To elaborate (I was on my phone when I responded last night)...The FSB on the current processors is not the way to overclock anymore. It is far less tolerant to overclocking anyway than in the past, and at most you'd be talking a few MHz on the FSB, and probably a much higher risk of instability. It can be useful for people who are really trying to push their machines to be the absolute fastest possible, but for 98% of overclockers, it makes much more sense to just use the multiplier. One thing to note is that the 2500k will generally do auto voltage based on a lookup table in the CPU for each speed...and generally this is set much higher than the chip actually needs to be. Once you find you're stable at the speed you want, see how low you can drop the voltage and maintain stability.
For instance, my 2500K on auto voltage requires about 1.24V at stock speeds. When I first went to 4GHz, it automatically chose 1.30V. However, I've found that I can set a voltage offset of -0.08V and it is still rock solid, so I'm actually running at 4.1GHz and 1.22V...lower than stock. This offset is also enough that my machine is stable at idle, where it throttles back to 1.6GHz and about 0.78V.

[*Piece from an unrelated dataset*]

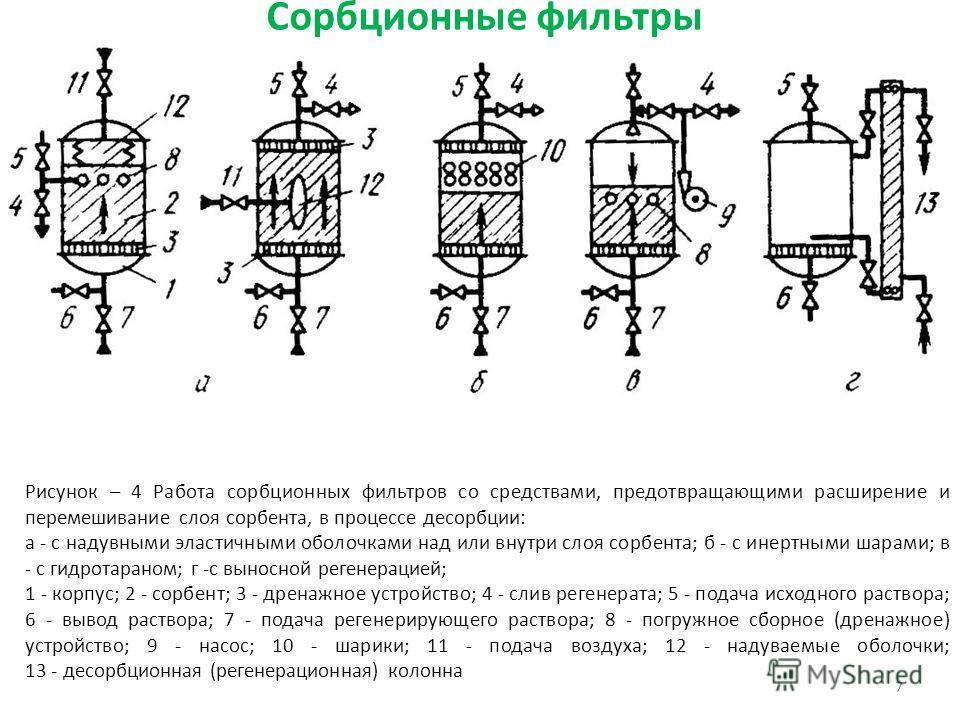 Сорбционные фильтры 7 Рисунок – 4 Работа сорбционных фильтров со средствами, предотвращающими расширение и перемешивание слоя сорбента, в процессе десорбции: а - с надувными эластичными оболочками над или внутри слоя сорбента; б - с инертными шарами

You can reset voltage in a few ways...you can set a specific voltage and then monkey with the LLC correction to combat voltage droop, which I don't like to do because it essentially means your chip runs at the full voltage all the time, instead of dropping down at idle. I prefer to use the offset, so that it still uses less power and heat at idle, and should lengthen the life of the chip significantly. It does limit your overclock,though, as once you start climbing to higher speeds, to maintain a safe voltage, you'd need to dial in the offset quite a bit, which would then drop your idle voltage by a huge amount, such that it would start crashing at idle. I know from when I tried set voltage and LLC offset, that my chip will run stably at full load at 4.1GHz and about 1.18V or so, but at that offset (-.12V), I'll likely become unstable at idle.
Still, I'm happy with 4.1 and 1.22V. I'm sure with this chip I could pretty easily go to 4.5GHz and stay at or near 1.3V, but I have no desire at this time (though I might do it towards the end of life for this build). Good luck!